Wednesday, June 17, 2026

If I don't wear it, let it go.

 


As I go through the process of one drawer at a time, I often watch videos or read articles about decluttering spaces.  That's actually where "one drawer at a time" got its name for my process.  Most of what I saw always said starting small as to not overwhelm myself.  That works better for me than trying to tackle an entire room at a time. I can't tell you how many times I stood in my garage for 20 or 30 minutes just staring at the space.  I would get frustrated and then leave for another time only to do the same thing the next go round.  So, doing this in small batches works best for me and I can see progress.

I was watching a video the other day on decluttering and the speaker talked about how holding onto things you don't and won't use and have no true sentimental value could be because you are holding on to a vision of the person you used to be.  That made a lot of sense to me and the timing was perfect for me.  I have been going through clothes over the last week, and I realized that I was holding on to things I no longer wear because of the person I used to be.  Yes, there are some good memories attached to some of these clothes, but they're CLOTHES!! I don't wear them because I can't wear them right now.  If you know me, I will use something until it is dead and completely worn out.  

I decided to donate anything that I cannot wear anymore.  Honestly, that cleaned up about 1/3 of my clothing storage space.  That was pretty amazing.  I used to rationalize keeping things because I would tell myself that one day I will be able to fit into them again.  No, no longer doing that.  I can always buy new clothes down the line.  For me, in this moment, right now, I do not use it and it is taking up valuable space.  Into the donation pile it goes.

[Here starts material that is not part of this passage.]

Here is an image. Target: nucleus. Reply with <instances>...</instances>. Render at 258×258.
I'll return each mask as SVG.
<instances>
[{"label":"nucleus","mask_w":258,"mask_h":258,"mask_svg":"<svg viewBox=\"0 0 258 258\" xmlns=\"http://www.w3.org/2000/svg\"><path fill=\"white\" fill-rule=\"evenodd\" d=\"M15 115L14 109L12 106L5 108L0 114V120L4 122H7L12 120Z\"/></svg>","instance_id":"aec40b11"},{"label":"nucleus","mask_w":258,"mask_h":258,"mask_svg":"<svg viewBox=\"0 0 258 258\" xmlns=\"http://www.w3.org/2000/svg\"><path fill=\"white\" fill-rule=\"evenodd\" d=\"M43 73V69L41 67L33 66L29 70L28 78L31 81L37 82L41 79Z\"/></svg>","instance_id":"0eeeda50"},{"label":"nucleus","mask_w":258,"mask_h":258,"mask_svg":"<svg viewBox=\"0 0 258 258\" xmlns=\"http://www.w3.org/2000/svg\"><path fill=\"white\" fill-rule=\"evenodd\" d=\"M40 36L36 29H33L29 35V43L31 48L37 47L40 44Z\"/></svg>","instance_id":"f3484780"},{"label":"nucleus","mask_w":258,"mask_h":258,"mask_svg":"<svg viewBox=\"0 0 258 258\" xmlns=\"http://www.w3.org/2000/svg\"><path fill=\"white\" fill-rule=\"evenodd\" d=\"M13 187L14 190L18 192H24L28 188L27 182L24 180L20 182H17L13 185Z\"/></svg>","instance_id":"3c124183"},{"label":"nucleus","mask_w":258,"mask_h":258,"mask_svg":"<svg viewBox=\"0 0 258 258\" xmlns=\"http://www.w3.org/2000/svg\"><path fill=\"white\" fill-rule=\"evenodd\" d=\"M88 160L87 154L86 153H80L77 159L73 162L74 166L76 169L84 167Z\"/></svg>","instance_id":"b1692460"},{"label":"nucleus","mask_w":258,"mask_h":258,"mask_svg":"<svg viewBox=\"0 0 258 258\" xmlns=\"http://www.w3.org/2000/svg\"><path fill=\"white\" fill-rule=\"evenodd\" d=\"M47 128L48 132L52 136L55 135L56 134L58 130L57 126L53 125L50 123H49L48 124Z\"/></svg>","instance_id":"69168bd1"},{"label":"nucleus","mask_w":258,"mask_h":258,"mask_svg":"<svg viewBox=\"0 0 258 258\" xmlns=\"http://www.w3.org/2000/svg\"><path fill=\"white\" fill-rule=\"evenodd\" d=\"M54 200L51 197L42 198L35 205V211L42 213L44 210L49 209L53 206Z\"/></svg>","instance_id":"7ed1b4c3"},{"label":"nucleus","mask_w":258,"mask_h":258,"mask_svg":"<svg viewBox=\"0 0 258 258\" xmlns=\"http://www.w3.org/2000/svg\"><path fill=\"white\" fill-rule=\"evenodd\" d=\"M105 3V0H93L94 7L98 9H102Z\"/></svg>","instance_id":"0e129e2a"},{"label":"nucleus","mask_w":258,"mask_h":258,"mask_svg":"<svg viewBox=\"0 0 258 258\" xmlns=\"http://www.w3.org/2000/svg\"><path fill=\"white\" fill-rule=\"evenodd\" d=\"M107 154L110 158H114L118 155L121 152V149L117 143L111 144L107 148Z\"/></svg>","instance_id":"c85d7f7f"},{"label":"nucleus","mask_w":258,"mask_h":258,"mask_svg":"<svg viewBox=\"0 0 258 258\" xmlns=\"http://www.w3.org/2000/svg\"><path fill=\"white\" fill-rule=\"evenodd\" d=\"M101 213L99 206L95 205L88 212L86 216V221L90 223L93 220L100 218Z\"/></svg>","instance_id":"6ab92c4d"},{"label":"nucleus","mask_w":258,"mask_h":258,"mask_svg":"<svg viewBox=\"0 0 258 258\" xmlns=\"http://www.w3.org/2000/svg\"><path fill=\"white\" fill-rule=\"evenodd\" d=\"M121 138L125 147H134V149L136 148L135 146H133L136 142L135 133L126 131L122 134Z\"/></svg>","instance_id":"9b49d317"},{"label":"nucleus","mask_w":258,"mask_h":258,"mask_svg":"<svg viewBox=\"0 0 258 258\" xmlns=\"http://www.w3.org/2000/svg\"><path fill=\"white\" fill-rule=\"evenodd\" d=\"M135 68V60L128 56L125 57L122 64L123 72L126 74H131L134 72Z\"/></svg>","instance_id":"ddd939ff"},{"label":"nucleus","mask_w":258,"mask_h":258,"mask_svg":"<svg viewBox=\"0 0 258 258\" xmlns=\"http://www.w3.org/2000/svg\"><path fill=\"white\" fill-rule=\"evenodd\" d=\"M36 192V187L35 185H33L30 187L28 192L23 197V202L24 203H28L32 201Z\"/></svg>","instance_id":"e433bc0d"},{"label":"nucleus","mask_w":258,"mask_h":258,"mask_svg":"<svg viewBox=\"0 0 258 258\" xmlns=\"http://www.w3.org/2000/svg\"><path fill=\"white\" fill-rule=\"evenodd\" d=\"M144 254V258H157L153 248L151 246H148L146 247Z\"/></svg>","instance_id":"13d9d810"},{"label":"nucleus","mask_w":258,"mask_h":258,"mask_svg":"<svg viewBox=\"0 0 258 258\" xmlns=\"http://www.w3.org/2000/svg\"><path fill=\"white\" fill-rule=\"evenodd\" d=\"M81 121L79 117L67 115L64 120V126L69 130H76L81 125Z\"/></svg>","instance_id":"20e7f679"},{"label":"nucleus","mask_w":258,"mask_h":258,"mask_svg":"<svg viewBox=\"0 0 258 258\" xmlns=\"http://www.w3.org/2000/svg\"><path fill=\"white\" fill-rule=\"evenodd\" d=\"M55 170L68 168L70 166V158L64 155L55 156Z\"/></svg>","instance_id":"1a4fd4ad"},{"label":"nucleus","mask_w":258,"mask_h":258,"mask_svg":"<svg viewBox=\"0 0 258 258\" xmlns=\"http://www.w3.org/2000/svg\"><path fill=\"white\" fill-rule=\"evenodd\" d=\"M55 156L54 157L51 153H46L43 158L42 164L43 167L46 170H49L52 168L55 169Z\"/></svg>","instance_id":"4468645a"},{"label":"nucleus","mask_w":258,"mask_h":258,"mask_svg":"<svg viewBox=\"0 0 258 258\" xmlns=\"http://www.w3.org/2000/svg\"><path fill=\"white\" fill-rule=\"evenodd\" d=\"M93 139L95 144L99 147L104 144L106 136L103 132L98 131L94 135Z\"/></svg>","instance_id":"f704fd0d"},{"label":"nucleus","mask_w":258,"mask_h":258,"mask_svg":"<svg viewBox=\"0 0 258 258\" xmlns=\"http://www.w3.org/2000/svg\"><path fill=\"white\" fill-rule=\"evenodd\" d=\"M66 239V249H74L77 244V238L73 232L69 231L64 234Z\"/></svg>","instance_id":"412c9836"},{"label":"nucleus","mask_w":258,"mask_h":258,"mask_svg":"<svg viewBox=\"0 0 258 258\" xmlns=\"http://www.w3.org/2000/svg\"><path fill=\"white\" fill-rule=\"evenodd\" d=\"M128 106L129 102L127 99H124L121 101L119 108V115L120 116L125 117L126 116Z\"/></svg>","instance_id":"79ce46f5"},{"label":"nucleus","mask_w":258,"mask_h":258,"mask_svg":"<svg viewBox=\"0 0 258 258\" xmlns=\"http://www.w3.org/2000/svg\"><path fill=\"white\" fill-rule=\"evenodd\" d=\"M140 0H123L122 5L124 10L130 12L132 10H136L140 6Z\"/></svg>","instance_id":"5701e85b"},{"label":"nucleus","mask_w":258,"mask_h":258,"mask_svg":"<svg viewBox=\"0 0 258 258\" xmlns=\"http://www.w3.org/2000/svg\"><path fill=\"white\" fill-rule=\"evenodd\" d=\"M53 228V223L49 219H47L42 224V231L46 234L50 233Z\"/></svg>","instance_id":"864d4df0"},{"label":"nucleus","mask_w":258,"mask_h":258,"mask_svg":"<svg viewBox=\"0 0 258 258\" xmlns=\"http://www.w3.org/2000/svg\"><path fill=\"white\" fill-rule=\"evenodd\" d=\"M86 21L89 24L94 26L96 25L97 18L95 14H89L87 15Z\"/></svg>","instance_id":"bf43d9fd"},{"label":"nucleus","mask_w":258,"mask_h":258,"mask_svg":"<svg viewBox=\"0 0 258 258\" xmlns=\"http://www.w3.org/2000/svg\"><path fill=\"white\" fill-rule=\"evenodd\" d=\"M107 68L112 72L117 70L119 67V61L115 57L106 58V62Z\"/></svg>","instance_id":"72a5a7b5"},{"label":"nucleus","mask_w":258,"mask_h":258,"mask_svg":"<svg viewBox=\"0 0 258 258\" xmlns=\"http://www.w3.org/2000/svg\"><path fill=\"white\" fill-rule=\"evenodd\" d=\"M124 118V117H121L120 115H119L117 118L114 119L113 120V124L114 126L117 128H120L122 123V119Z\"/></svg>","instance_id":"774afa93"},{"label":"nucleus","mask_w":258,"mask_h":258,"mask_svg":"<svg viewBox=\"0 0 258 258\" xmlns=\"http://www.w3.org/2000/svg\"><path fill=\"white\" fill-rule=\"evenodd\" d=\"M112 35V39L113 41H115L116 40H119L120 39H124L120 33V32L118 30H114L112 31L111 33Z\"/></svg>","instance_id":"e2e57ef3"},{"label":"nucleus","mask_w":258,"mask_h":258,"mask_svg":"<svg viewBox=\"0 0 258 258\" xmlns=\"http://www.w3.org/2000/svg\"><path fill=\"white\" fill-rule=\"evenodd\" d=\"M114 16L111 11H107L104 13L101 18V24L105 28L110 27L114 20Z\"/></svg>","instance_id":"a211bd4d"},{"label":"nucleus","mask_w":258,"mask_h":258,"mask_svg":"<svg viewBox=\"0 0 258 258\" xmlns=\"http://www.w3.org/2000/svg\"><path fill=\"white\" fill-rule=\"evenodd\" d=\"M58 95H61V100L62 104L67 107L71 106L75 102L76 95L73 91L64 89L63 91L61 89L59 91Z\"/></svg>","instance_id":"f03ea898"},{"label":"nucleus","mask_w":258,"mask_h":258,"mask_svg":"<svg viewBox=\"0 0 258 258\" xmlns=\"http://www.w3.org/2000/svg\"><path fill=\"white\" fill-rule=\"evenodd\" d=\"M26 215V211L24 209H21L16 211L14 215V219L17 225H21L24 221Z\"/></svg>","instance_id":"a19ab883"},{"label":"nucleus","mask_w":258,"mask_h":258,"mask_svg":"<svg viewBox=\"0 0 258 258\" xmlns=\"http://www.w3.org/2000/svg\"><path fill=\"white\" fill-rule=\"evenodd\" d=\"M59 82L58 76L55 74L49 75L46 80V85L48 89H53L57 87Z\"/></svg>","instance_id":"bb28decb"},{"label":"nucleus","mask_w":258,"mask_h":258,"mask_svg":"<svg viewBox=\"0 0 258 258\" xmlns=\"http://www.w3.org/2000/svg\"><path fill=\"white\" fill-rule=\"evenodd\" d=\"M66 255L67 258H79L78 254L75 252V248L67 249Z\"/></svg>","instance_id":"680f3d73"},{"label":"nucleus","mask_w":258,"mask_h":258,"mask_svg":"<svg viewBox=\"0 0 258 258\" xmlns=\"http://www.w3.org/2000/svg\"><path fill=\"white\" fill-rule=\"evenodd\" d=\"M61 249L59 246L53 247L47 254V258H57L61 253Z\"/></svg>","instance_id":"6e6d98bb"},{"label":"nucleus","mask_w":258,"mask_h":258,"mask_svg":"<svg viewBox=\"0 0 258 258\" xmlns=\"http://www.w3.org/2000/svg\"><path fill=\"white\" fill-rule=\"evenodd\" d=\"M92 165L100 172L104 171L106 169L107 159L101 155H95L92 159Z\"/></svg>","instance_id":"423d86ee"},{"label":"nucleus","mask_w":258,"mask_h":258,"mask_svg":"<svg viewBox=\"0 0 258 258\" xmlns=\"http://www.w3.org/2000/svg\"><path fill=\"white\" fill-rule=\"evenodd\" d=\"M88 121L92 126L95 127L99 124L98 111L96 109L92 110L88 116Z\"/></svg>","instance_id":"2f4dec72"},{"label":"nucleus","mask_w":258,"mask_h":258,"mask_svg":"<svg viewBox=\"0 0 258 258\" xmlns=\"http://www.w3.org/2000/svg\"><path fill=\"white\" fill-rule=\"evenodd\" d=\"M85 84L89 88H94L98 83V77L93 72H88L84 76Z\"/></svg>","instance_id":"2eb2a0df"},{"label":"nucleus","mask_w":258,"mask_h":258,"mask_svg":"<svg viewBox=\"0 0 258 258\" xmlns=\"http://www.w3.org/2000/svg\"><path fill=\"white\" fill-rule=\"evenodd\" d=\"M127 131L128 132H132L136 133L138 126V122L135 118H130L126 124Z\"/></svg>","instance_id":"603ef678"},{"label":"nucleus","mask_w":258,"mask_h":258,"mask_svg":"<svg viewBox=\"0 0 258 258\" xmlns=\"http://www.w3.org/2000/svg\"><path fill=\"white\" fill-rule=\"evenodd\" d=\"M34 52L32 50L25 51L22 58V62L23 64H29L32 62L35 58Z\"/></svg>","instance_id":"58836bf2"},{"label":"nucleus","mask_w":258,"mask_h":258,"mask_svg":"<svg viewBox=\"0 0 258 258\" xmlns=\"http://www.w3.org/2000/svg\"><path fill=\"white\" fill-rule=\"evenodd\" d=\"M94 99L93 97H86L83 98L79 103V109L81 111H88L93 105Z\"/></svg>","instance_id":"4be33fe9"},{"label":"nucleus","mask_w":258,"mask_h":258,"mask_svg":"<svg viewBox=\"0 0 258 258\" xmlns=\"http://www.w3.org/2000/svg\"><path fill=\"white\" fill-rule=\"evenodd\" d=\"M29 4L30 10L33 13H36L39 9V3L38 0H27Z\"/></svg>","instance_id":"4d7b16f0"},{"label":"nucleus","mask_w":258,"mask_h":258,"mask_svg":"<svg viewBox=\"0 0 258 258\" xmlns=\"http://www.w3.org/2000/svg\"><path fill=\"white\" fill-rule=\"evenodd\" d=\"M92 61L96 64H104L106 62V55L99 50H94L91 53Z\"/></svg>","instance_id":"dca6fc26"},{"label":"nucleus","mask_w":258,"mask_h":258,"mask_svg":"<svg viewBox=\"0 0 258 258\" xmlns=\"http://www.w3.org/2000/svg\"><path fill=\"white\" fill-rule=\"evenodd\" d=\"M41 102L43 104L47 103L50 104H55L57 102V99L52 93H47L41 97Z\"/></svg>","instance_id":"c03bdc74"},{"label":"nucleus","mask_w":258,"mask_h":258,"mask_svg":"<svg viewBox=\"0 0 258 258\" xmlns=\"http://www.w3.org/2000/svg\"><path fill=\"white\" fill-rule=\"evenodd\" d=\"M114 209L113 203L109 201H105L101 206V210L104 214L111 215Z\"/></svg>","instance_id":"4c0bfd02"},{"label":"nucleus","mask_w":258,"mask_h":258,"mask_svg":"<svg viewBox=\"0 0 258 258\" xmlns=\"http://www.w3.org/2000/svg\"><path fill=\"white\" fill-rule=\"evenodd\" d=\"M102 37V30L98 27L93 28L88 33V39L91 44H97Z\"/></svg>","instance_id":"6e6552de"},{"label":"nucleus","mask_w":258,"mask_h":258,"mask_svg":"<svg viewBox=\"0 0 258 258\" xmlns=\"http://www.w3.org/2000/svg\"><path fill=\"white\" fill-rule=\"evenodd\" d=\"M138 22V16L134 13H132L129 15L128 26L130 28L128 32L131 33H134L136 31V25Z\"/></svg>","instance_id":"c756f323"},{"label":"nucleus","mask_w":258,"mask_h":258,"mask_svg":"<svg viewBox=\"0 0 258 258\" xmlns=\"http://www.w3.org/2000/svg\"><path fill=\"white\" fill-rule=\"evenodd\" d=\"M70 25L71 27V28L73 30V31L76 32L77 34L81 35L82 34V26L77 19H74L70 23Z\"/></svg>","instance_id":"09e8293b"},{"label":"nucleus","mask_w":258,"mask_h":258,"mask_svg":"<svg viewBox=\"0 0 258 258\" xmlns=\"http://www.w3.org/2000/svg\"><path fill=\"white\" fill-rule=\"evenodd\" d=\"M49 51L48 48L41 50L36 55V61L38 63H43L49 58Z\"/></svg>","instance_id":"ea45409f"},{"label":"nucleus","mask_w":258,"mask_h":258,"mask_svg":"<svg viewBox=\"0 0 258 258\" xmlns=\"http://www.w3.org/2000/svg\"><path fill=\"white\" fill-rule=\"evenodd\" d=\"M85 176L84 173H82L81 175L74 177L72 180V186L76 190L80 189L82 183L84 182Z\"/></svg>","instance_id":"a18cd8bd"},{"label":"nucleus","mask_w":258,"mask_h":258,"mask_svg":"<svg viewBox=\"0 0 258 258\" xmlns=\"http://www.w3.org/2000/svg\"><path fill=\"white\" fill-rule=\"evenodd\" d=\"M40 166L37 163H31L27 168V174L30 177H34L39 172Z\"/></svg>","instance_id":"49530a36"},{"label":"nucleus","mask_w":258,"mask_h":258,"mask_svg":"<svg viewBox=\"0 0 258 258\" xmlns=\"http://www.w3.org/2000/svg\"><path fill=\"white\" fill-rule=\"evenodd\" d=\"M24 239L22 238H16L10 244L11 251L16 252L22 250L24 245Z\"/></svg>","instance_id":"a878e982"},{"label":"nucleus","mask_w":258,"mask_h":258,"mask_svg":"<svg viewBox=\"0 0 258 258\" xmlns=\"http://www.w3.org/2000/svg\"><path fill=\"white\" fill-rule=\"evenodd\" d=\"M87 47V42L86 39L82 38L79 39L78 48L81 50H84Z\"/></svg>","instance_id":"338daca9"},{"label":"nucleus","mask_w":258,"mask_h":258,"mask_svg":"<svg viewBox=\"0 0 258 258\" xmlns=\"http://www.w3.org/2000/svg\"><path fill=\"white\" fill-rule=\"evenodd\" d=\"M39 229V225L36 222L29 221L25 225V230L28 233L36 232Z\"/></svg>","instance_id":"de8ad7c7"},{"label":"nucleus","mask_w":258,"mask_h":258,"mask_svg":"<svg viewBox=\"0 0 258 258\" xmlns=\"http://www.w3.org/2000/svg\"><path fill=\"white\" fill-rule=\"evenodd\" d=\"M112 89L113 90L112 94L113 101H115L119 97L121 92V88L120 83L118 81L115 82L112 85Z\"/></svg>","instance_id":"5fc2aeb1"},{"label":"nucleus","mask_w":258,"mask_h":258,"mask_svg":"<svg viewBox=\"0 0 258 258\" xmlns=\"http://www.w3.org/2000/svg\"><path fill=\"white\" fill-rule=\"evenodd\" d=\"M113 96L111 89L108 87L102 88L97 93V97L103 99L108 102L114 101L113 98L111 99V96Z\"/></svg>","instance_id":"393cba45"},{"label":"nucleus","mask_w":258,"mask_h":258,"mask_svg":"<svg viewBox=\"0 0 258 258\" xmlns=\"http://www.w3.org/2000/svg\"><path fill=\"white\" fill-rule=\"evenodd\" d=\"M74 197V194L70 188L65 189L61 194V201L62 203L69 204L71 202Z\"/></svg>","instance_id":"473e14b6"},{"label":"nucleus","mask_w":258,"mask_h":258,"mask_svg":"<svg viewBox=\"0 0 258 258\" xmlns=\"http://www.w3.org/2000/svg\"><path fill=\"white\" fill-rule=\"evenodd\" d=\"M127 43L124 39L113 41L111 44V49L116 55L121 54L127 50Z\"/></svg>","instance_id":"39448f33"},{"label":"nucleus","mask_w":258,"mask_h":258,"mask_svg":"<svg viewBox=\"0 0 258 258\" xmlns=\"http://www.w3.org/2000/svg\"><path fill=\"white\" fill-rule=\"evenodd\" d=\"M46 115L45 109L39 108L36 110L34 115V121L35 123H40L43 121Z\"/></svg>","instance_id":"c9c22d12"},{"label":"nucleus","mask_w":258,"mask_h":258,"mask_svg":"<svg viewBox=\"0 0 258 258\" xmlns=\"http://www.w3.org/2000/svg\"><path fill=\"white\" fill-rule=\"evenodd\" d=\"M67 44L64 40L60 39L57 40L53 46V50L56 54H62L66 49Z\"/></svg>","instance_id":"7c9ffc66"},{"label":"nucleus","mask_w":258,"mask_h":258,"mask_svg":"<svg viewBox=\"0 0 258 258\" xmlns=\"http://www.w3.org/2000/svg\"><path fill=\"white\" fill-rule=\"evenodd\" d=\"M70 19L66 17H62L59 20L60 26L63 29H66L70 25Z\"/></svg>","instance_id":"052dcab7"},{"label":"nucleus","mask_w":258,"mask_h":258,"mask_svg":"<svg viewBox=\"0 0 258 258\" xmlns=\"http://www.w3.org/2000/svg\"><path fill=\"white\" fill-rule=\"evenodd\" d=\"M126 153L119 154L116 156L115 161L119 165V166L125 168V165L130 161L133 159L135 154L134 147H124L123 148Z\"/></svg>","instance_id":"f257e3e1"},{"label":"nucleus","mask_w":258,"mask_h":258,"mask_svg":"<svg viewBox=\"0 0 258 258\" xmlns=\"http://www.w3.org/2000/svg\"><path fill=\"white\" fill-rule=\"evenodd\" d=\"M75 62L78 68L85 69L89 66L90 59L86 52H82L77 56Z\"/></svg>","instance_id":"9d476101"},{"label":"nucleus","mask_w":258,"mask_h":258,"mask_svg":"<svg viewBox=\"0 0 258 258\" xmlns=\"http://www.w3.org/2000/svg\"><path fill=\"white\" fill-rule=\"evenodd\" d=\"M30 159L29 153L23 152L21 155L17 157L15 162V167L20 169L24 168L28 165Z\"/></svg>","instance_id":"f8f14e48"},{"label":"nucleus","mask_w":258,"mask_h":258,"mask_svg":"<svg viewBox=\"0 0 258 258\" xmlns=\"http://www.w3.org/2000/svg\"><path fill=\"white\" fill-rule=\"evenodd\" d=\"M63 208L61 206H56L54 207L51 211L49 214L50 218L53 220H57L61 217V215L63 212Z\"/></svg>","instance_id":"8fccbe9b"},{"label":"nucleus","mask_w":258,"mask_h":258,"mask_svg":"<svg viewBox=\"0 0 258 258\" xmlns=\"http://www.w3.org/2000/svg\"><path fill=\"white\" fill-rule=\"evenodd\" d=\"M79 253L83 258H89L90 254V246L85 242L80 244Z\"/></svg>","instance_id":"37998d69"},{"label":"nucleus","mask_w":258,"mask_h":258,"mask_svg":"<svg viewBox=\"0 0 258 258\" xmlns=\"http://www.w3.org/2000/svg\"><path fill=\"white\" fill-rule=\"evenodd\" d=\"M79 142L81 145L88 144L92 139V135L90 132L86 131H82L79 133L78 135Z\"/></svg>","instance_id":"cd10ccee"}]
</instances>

I had a lot of t-shirts that had become belly shirts.  I can thank my love of cooking for that one LOL There's plenty of wear left in them just not for me.  I had a pair of cowboy boots that I never wore.  Someone will.  Pants I ordered online that ended up being too small in the waist (sigh) but I was too lazy to return them.  Bye bye!!

Saying the person I used to be often sounds so regretful but it's truly not.  I'm not the person I was 2, 5, or 10 years ago.  Hell, I'm not the person I was yesterday.  And getting rid of these items that I do not wear that someone else can is very liberating.  It is helping me to be more of the person I am right now in this moment and I like that.